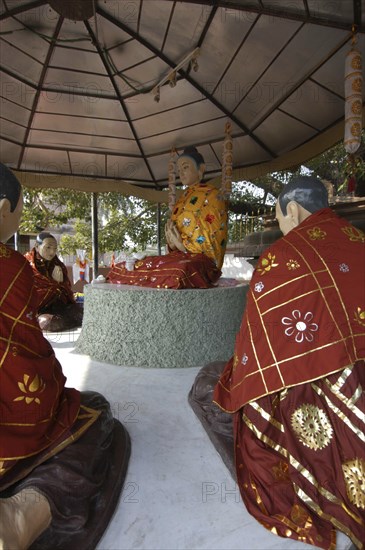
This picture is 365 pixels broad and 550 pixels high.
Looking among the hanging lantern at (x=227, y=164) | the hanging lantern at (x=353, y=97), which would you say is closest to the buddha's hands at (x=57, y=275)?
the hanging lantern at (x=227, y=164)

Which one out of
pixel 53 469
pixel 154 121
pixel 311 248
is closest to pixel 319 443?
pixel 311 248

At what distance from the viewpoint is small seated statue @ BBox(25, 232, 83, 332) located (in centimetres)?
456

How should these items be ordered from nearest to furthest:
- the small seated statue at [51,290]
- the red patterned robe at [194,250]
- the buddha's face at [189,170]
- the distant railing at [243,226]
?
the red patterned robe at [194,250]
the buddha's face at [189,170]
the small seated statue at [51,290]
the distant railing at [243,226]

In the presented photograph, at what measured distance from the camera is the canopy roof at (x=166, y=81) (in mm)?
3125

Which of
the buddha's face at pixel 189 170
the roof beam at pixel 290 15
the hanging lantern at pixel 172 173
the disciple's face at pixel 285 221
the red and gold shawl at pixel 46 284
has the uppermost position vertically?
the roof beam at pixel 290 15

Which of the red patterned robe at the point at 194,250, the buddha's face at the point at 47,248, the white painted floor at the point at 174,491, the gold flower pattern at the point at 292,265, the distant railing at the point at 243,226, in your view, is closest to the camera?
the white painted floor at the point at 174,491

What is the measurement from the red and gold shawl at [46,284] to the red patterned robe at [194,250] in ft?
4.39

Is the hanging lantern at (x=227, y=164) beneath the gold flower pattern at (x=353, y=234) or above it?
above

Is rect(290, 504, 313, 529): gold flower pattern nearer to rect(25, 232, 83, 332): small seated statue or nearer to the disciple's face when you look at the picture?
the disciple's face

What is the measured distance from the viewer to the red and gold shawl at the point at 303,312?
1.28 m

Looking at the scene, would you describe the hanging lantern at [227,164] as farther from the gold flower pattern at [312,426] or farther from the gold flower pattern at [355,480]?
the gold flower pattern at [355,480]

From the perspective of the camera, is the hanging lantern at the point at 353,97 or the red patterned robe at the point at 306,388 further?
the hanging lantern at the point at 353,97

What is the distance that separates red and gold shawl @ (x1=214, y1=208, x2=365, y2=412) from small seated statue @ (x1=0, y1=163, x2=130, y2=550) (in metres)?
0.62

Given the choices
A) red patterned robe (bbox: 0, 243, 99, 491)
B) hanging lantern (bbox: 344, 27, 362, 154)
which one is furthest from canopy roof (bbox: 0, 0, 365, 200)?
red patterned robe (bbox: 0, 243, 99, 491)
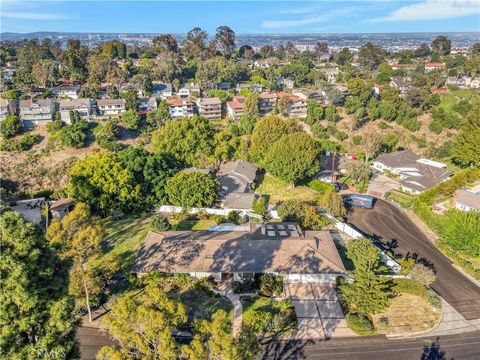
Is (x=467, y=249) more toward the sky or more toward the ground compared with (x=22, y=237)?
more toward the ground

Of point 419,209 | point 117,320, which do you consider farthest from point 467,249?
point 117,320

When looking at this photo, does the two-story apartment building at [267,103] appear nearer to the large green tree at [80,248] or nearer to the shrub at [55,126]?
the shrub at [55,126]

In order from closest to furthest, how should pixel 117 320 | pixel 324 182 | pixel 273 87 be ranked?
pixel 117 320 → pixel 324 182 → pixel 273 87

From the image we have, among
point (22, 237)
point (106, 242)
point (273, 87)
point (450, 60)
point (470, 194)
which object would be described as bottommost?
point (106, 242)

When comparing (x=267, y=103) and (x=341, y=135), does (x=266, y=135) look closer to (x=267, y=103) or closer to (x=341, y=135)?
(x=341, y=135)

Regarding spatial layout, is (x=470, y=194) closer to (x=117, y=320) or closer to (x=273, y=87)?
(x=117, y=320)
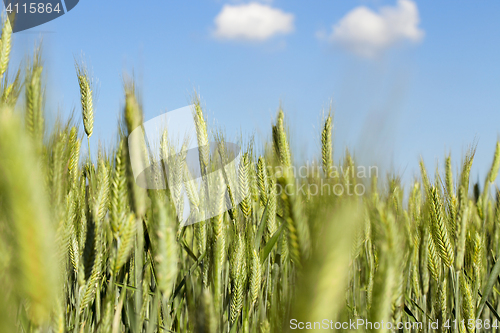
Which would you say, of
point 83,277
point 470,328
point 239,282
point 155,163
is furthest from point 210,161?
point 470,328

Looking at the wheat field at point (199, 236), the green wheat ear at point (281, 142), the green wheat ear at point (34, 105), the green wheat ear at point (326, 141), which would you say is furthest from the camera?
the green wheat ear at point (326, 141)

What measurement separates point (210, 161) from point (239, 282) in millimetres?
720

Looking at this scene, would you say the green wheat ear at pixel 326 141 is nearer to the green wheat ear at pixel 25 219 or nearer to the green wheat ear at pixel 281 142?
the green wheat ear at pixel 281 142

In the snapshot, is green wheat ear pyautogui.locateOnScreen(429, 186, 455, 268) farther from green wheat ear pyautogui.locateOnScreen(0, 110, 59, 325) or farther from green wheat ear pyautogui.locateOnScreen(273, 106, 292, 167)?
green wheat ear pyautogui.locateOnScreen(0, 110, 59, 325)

■ What you will do: Extract, verbatim, the lines from the one containing "What measurement separates" through the last line of the listing above.

■ Solution below:
What measurement separates point (210, 161) from point (239, 282) in millimetres?
720

Looking at this scene, would you say the green wheat ear at pixel 326 141 is nearer to the green wheat ear at pixel 25 219 or nearer to the green wheat ear at pixel 281 142?
the green wheat ear at pixel 281 142

In the snapshot, is green wheat ear pyautogui.locateOnScreen(429, 186, 455, 268) farther from green wheat ear pyautogui.locateOnScreen(0, 110, 59, 325) or farther from green wheat ear pyautogui.locateOnScreen(273, 106, 292, 167)?
green wheat ear pyautogui.locateOnScreen(0, 110, 59, 325)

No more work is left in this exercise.